** Your objective **
Answer these questions about the Iron Man forum thread:
(a) Which Photoshop tool did DarkRey want to learn when he began looking for tutorials?
(b) What did DarkRey change to produce the dark edition?
(c) What did DarkRey say he loved about Toni Plutonij's version?

** Extract **
┌──

# Iron man



## DarkRey (Feb 21, 2009)

well i didnt know how to use the pen tool in photoshop so i started googling for some tutorials which will help me to learn it
so i stumbled on this tutorial which was about creating the Iron man's mask with the use of the pen tool.
after going through the steps(and a series of "smack the monitor" sessions  
	

	
	
		
		

		
			





 ), i finally managed to finish it. 


not perfect as the tutorial 




dark edition (changed the colours to make it much more darker)






tutorial link (if anyone want to try it) 
http://www.adobetutorialz.com/articles/303...movie-wallpaper


----------



## Edgedancer (Feb 21, 2009)

Wow. Very impressive.


----------



## ball2012003 (Feb 21, 2009)

i like how the dark one has the xbox 360 power button on its forehead
great job


----------



## DarkRey (Feb 22, 2009)

thnx for the comments


----------



## Orangegamer (Feb 22, 2009)

u just made my day
i needed something to do
because i was so bored
and now that u showed me that website
i can make stuff
lol
THaNks DarkRey
keep up the good work
hope to see more fantastic masterpieces


----------



## Toni Plutonij (Feb 22, 2009)

Nice man, even if it is tutorial, it takes some knowledge to handle it, and it's really nice how it turned out, I like it 
	

	
	
		
		

		
		
	


	




And thanks for the link, I'll check it out!

I tried and did the same tutorial, tweaked it a bit, and added stuff around just for the better impression..

Very nice tutorial, maybe hard at some points, but very good for practicing!

This is what I came up with:





EDIT: Picture is a bit big..


----------



## DarkRey (Feb 23, 2009)

looks nice man , love those glowing lines surrounding iron man


but you should have added some spikeness to it and made him green(pluton it)


----------



## p1ngpong (Feb 23, 2009)

Wow great job man, very impressive!  
	

	
	
		
		

		
		
	


	






			
				ball2012003 said:
			
		

> i like how the dark one has the xbox 360 power button on its forehead
> great job



Yeah and I love how he gave him three red lights of death also!


----------

└──

** Given entries **
┌──

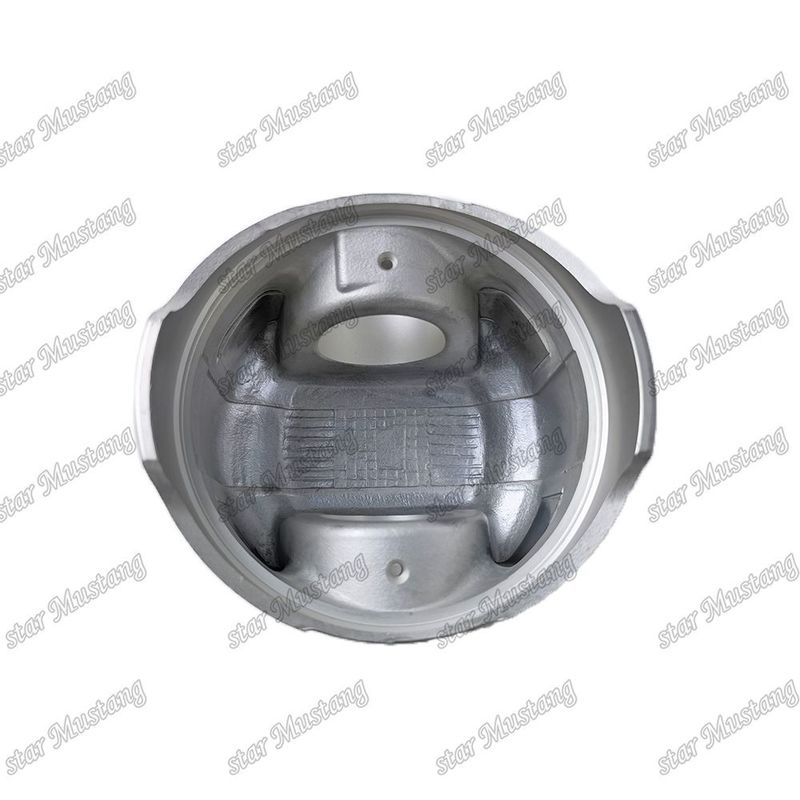 Kolben D4AF Verbrennungskammer 50,5 mm 23410-41210 23411-41210 Für Hyundai Motor Ersatzteile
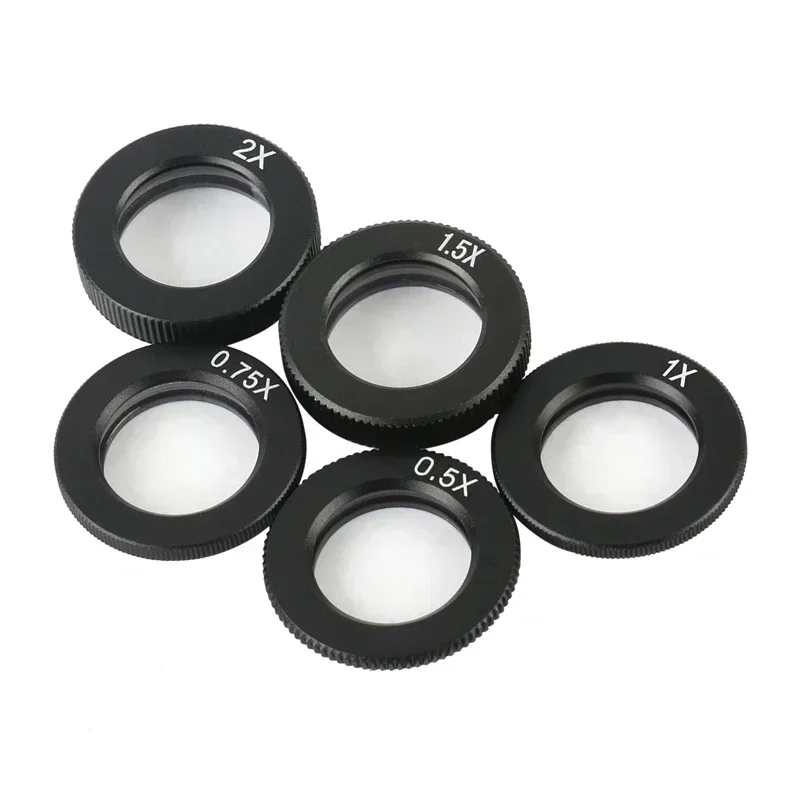 Линзы Барлоу Eakins 0.5X 0.75X 1X 2.0X для телескопа | AliExpress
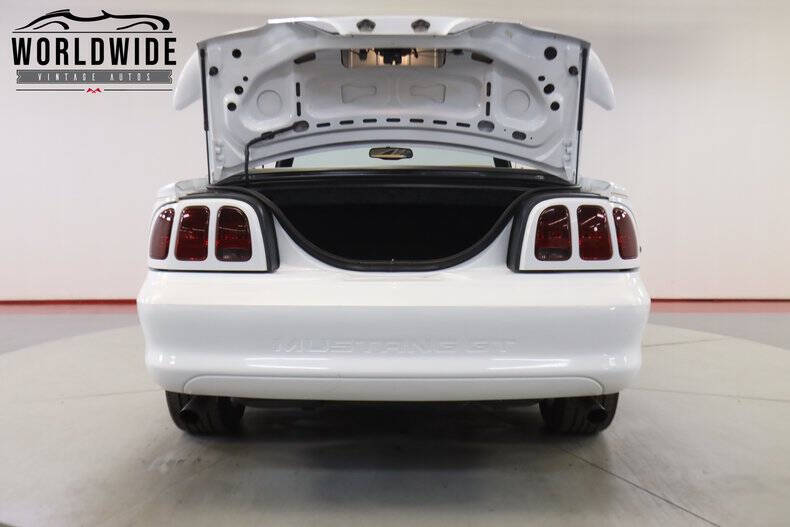 1997 Ford Mustang GT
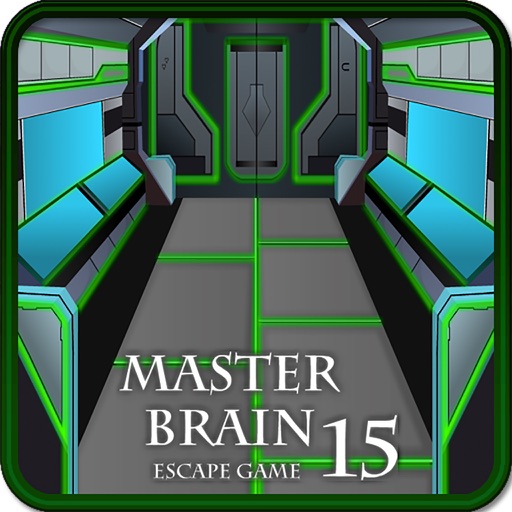 Master Brain Escape Game 15 Icon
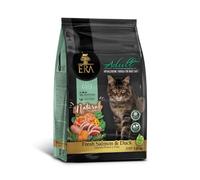 CUNIPIC Pienso para Gatos ERA sin Cereales de Salmón y Pato 1.25 kg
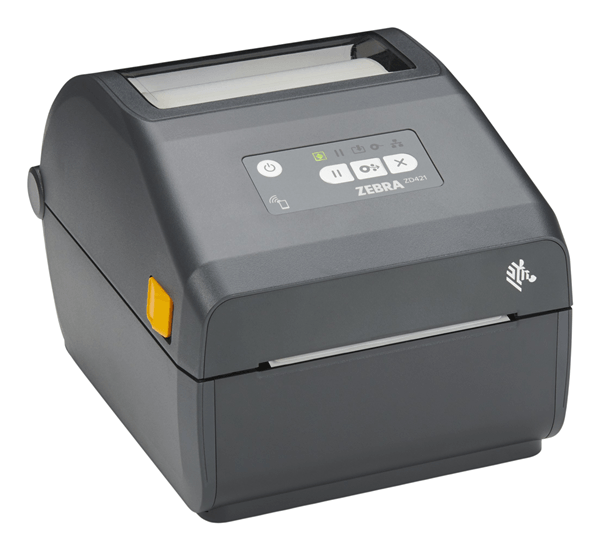 Zebra Impresora Térmica ZD421 Usb/Wifi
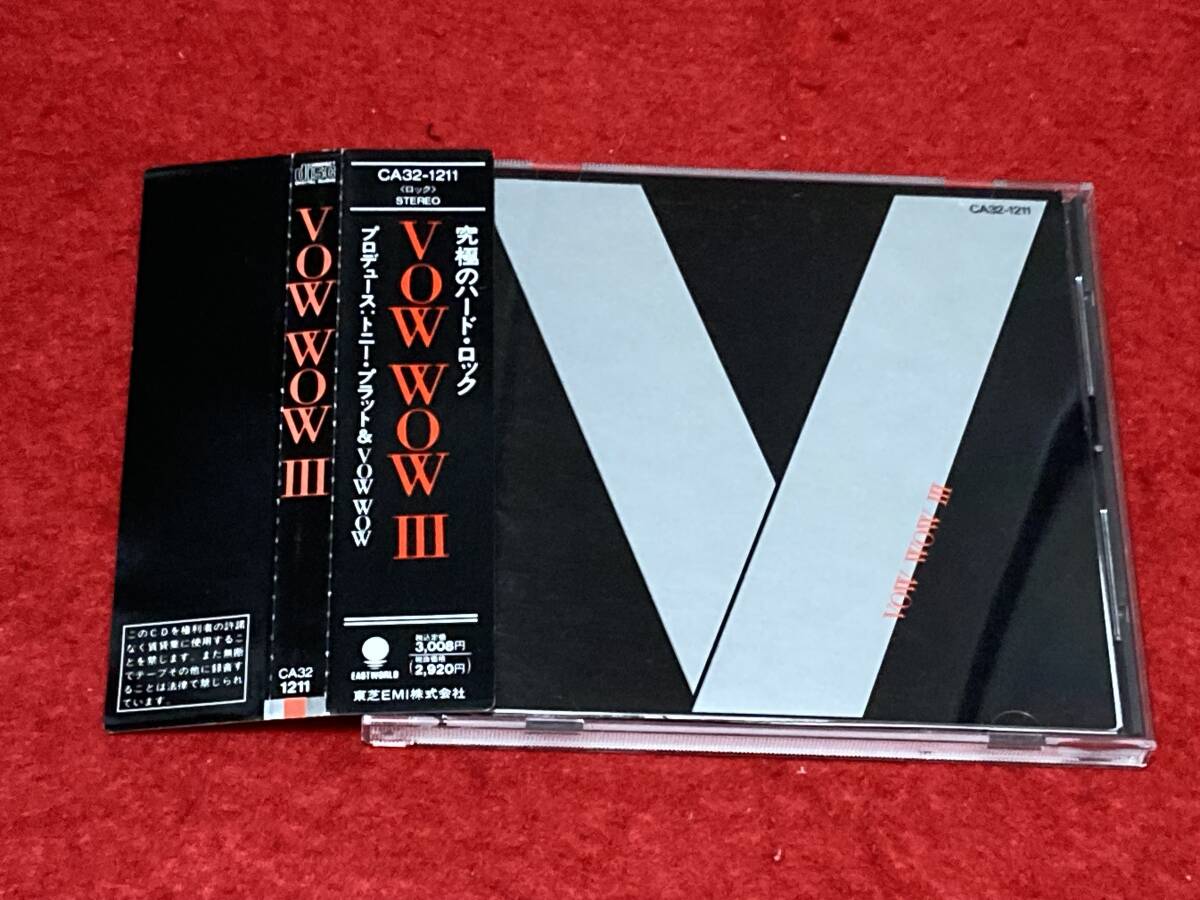 Yahoo!オークション -「vow wow Ⅲ」(音楽) の落札相場・落札価格 Yahoo!オークション -「vow wow Ⅲ」(音楽) の落札相場・落札価格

└──

** Answer space **
(a) The pen tool.
(b) He changed the colors to make it much darker.
(c) The glowing lines surrounding Iron Man.